▶ _Required actions_:
[A] According to the project README, which database was the original data fetched from?
[B] Copy the part of the project README starting at "Folder 'conduction_models' includes" and ending at "the 'energy_models' folder.".

Stores code for our experiments with a simple crystal structure descriptor for machine learning on binary materials
Use the package manager pip to install any required packages for the project. You will need LightGBM, TensorFlow, sklearn, pandas, and jupyter. Note that future iterations of the project will require PyTorch too. Please look up their respectives websites to install them.
There are three different machine learning models implemented for each of the two tasks. Please refer to the Project Structure for the following section.
Folder 'conduction_models' includes 4-layer neural network using TensorFlow in '4Layer_TF_binary.ipynb', LightGBM method in 'LGBM_Boosted_Trees.ipynb', and logistic regression in 'LogisticRegression.ipynb'. These models are used for binary classification of materials as conductors/insulators.
The predictions on the formation energies of the materials are obtained using 4-layer neural network in '4Layer_net_TF.ipynb', LightGBM method in 'LGBM_Boosted_Trees.ipynb', and linear regression in 'Linear Regression.ipynb' from the 'energy_models' folder.
All the models run using the data processed by our crystal-structure descriptor from file 'Descriptor.csv' at folder 'data/descriptor'. This file can be re-generated by running 'descriptor_run.ipynb' file from 'data_processing' folder. The initial data is provided in files 'binary_cell_df.pkl' and 'binary_species_list.pkl' in the folder 'data/pkls'.
The original data was fetched from the Materials Project database (https://materialsproject.org/). We fetch the following properties for all binary compounds ("nelements":2): 'energy_per_atom', 'band_gap', 'initial_structure'.
Model files:
├── energy_models
│ ├── 4Layer_net_TF.ipynb
│ ├── LGBM_Boosted_Trees.ipynb
│ └── Linear Regression.ipynb
└── conduction_models
├── 4Layer_TF_binary.ipynb
├── LGBM_Boosted_Trees.ipynb
└── LogisticRegression.ipynb
Data files:
└── data
├── descriptor
| └── DescriptorData.csv
└── pkls
├── binary_cell_df.pkl
└── binary_species_list.pkl
Extras(Plots and others):
├── README.md
├── energy_models
│ └── Accuracy.pdf
└── conduction_models
├── Plotting.ipynb
└── ROC_binary.pdf
Utility files:
├── data_processing
| ├── descriptor.py
| ├── descriptorExample.ipynb
| └── descriptor_run.ipynb
└── helpers
├── data_utils.py
└── picklers.py

(Spatial reasoning records)
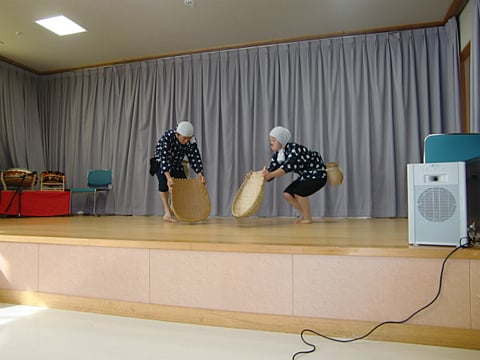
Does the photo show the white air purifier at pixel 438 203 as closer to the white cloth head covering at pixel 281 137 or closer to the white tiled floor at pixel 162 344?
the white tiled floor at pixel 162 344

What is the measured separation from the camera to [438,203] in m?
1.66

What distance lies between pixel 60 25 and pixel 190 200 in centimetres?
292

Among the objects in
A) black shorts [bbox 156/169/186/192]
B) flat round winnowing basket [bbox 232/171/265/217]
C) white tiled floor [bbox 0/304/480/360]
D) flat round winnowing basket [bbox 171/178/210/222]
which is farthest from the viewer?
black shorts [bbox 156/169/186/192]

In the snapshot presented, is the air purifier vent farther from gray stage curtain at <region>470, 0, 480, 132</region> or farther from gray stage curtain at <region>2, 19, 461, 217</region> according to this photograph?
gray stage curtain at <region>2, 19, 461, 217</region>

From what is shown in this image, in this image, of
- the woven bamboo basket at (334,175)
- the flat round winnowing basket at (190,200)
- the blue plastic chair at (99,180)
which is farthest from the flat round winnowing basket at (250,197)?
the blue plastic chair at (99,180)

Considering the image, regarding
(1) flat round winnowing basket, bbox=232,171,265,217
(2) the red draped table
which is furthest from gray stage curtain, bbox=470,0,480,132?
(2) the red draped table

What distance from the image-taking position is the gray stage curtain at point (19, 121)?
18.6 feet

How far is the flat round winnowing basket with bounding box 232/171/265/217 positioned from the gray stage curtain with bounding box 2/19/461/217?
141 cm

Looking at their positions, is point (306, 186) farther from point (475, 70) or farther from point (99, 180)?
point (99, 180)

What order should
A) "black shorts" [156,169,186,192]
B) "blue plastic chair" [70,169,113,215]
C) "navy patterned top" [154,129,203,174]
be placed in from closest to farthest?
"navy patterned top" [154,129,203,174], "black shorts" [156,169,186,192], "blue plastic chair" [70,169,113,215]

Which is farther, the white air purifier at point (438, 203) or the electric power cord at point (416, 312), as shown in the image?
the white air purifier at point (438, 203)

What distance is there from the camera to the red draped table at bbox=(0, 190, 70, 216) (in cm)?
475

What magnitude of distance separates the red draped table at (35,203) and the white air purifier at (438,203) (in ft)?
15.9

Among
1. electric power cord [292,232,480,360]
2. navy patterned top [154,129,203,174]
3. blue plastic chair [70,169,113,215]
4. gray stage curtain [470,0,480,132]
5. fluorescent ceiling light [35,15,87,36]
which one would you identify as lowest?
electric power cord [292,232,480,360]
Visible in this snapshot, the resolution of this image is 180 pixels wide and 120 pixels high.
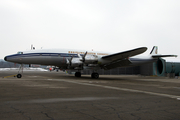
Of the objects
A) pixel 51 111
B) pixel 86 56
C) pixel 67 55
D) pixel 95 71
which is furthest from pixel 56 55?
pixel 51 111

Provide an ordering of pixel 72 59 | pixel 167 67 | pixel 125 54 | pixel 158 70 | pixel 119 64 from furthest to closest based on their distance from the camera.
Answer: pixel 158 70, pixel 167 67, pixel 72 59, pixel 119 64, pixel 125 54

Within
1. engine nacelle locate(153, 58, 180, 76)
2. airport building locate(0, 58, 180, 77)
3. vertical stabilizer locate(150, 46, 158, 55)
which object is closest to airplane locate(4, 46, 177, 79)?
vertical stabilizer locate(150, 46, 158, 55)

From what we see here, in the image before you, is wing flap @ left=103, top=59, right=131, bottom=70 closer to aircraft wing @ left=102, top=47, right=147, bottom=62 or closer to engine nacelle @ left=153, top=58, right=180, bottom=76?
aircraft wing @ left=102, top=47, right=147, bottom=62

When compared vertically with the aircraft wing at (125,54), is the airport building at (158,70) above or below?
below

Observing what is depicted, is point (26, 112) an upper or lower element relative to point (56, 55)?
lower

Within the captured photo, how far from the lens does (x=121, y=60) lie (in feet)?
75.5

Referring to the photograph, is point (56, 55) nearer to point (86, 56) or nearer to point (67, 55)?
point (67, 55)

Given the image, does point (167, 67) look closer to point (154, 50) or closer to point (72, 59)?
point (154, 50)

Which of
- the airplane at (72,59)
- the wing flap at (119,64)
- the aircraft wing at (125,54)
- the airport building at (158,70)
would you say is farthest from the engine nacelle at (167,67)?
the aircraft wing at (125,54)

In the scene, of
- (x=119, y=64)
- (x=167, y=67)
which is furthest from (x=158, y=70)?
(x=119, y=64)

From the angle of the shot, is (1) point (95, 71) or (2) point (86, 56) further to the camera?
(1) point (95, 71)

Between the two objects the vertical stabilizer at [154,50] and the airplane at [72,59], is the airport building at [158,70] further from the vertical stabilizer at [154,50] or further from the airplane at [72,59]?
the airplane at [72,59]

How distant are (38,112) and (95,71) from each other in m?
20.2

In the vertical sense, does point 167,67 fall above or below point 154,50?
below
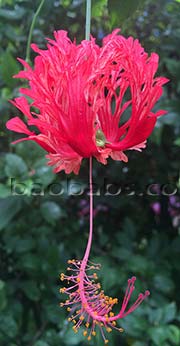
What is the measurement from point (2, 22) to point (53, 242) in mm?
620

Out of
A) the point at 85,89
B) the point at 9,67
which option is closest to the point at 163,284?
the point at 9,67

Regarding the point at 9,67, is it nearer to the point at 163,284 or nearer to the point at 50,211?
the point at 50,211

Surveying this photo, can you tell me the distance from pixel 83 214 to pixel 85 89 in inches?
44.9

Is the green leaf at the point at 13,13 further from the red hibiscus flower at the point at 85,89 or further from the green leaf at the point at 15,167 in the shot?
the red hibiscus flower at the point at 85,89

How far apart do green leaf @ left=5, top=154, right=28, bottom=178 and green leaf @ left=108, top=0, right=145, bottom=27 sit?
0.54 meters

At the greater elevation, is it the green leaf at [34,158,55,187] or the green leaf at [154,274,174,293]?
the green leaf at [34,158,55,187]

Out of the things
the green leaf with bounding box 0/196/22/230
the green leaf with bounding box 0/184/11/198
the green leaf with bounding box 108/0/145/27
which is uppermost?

▶ _Results of the exercise_:
[A] The Materials Project database.

[B]
Folder 'conduction_models' includes 4-layer neural network using TensorFlow in '4Layer_TF_binary.ipynb', LightGBM method in 'LGBM_Boosted_Trees.ipynb', and logistic regression in 'LogisticRegression.ipynb'. These models are used for binary classification of materials as conductors/insulators.
The predictions on the formation energies of the materials are obtained using 4-layer neural network in '4Layer_net_TF.ipynb', LightGBM method in 'LGBM_Boosted_Trees.ipynb', and linear regression in 'Linear Regression.ipynb' from the 'energy_models' folder.